Corte costituzionale: no alla revoca dei sussidi ai mafiosi che scontano la pena fuori carcere

Il palazzo della Consulta a Roma, sede della Corte Costituzionale, in un'immagine d'archivio.
Il palazzo della Consulta a Roma, sede della Corte Costituzionale, in un'immagine d'archivio. ANSA/ ETTORE FERRARI

ROMA. – Anche ai mafiosi e ai terroristi indigenti vanno assicurati i mezzi per vivere. E quindi a quelli di loro che scontano la pena fuori dal carcere non si può cancellare il trattamento assistenziale di cui godono, fondato sul bisogno, e senza il quale resterebbero privi dei mezzi di sussistenza.

Perché è irragionevole che lo Stato valuti una persona meritevole di misure alternative alla detenzione e poi lo privi dei mezzi per mangiare, quando questi sono ottenibili solo dalle prestazioni assistenziali.
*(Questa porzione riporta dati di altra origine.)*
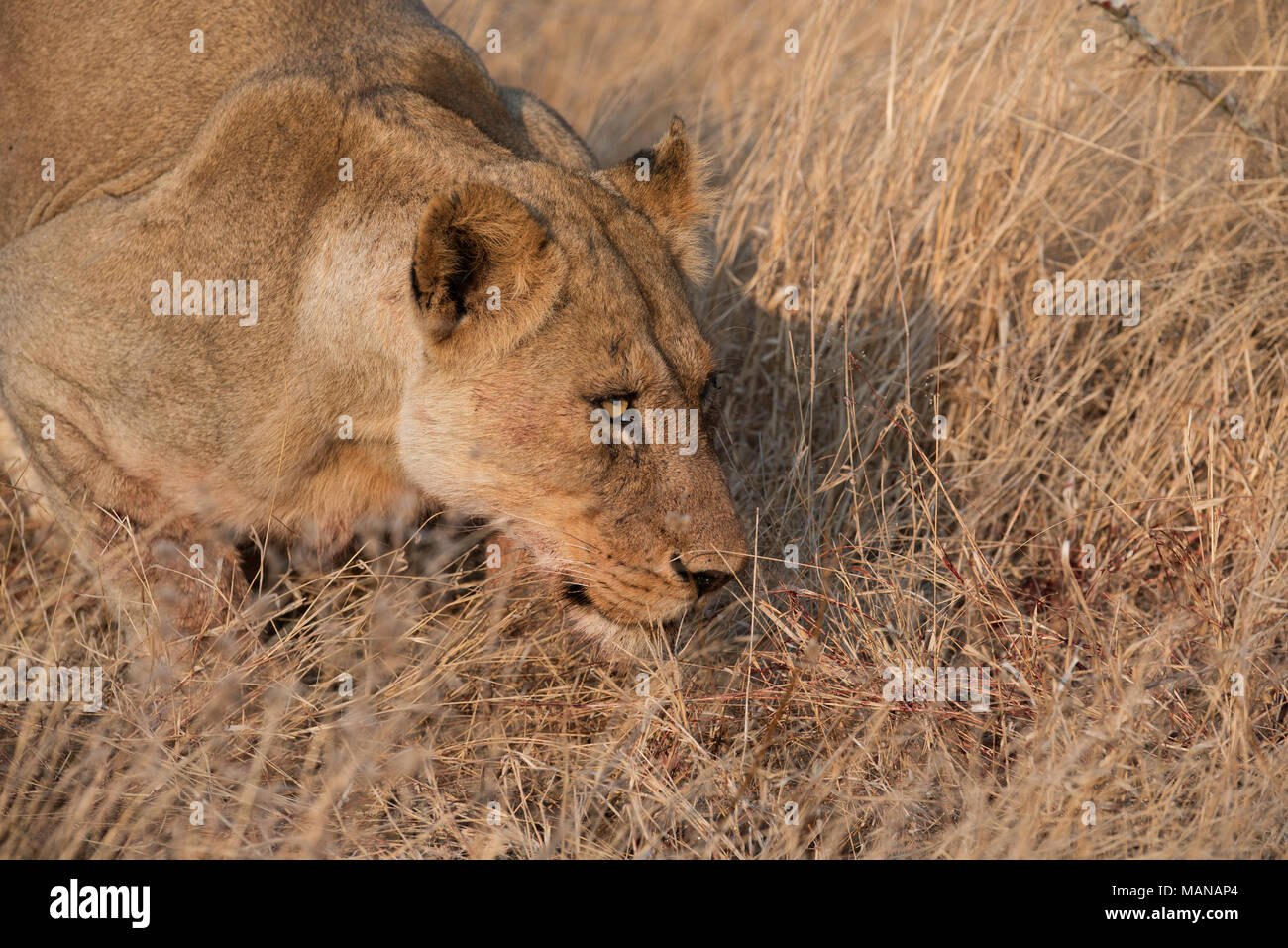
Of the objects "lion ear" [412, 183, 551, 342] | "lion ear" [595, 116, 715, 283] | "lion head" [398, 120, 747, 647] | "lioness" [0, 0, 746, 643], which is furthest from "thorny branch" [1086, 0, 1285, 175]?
"lion ear" [412, 183, 551, 342]

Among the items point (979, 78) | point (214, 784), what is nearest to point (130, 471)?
point (214, 784)

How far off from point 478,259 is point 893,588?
1820mm

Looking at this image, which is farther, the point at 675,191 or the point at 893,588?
the point at 893,588

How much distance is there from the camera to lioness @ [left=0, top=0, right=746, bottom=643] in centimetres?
375

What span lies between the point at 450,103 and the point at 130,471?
61.7 inches

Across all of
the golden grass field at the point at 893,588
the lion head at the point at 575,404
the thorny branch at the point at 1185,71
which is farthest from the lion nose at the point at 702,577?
the thorny branch at the point at 1185,71

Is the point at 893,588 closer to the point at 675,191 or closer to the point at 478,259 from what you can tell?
the point at 675,191

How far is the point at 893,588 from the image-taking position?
178 inches

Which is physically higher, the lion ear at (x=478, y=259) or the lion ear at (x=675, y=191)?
the lion ear at (x=675, y=191)

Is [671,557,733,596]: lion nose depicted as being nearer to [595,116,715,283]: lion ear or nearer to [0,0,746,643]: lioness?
[0,0,746,643]: lioness

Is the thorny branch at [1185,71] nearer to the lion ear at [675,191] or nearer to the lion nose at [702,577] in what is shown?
the lion ear at [675,191]

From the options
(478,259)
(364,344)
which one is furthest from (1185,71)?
(364,344)

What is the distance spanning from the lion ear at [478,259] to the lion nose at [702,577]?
2.71 feet

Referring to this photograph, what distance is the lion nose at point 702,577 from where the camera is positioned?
384cm
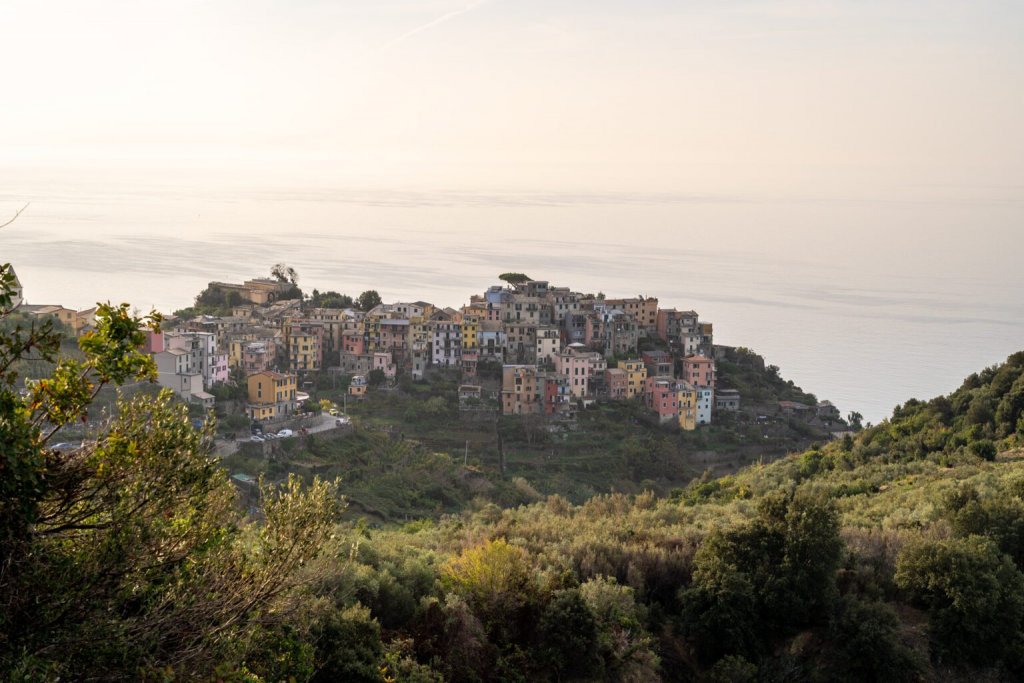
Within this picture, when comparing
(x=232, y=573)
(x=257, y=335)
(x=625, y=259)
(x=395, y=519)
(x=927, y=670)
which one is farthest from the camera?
(x=625, y=259)

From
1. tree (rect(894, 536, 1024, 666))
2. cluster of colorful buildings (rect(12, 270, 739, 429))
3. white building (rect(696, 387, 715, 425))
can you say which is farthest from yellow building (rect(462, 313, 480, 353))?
tree (rect(894, 536, 1024, 666))

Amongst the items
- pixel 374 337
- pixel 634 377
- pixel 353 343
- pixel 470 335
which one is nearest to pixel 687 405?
pixel 634 377

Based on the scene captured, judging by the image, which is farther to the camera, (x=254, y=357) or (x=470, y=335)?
(x=470, y=335)

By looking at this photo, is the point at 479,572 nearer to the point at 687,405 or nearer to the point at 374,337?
the point at 687,405

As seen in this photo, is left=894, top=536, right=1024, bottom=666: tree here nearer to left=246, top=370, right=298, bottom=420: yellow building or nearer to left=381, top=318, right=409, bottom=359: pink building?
left=246, top=370, right=298, bottom=420: yellow building

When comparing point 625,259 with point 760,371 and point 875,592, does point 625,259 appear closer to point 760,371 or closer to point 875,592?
point 760,371

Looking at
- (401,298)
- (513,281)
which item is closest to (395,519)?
(513,281)
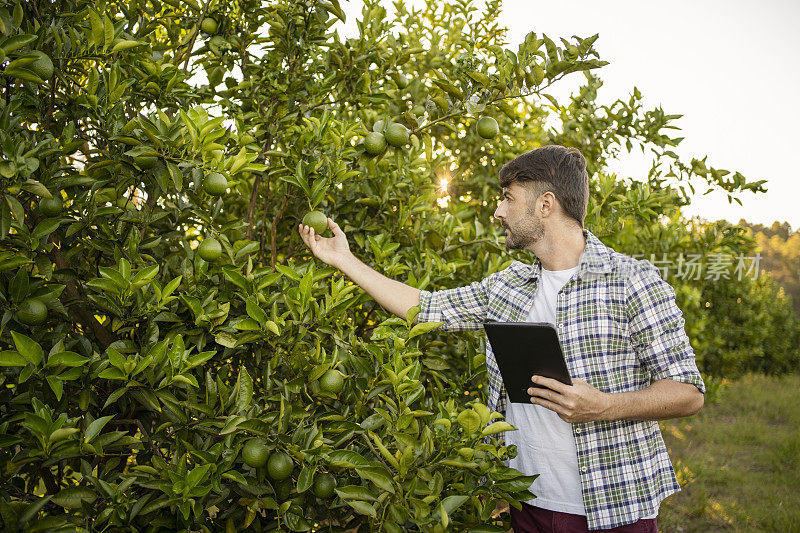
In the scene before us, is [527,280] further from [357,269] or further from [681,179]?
[681,179]

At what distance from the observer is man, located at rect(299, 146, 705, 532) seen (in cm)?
172

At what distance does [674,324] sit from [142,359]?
1.53 m

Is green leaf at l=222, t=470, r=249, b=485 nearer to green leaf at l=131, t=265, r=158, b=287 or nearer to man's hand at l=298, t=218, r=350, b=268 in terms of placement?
green leaf at l=131, t=265, r=158, b=287

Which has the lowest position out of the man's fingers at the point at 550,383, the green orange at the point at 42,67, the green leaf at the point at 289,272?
the man's fingers at the point at 550,383

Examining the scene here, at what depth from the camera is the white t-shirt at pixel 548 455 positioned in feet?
6.04

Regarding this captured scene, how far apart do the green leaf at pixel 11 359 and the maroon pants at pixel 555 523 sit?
1.50 m

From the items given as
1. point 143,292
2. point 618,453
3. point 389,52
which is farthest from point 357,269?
point 618,453

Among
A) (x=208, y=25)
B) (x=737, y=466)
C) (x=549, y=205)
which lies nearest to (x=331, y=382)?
(x=549, y=205)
E il diritto all’assistenza per chi è in stato di bisogno, “deve essere comunque garantito a ciascun individuo, pur se colpevole di determinati reati”.

La Corte costituzionale depenna così dalla legge 92 del 2012 sulla riforma del mercato del lavoro due norme: quella che prevede che per una serie di gravi reati, a partire da quelli di associazione terroristica e mafiosa, il giudice nel pronunciare la condanna applichi anche la sanzione accessoria della revoca di prestazioni assistenziali, cioè l’indennità di disoccupazione, l’assegno sociale, la pensione sociale e la pensione per gli invalidi civili.

E quella che stabilisce che la revoca , con effetto non retroattivo, sia disposta dall’ente erogatore nei confronti dei soggetti già condannati con sentenza divenuta definitiva all’entrata in vigore della legge.

A dubitare della legittimità di queste norme erano stati i tribunali di Fero e di Roma. E la Consulta – con la sentenza n 137, di cui è relatore il vicepresidente Giuliano Amato-ha stabilito che le disposizioni portate alla sua attenzione sono in contrasto con due articoli della Costituzione: il 3, che sancisce il principio di uguaglianza e di ragionevolezza e il 38 che prevede che ogni cittadino inabile al lavoro e sprovvisto dei mezzi necessari per vivere ha diritto al mantenimento e all’assistenza sociale e che dunque pone a carico dello Stato e della collettività un dovere di solidarietà , che si concretizza in specifiche misure di assistenza economica,.

Secondo i giudici costituzionali lo Stato può modulare la disciplina delle misure assistenziali, ma “non può pregiudicare quelle prestazioni che si configurano come misure di sostegno indispensabili per una vita dignitosa”. E se è vero che i condannati per mafia e terrorismo “hanno gravemente violato il patto di solidarietà sociale che è alla base della convivenza civile”, è questa stessa convivenza civile a richiedere che a loro “siano comunque assicurati i mezzi necessari per vivere”.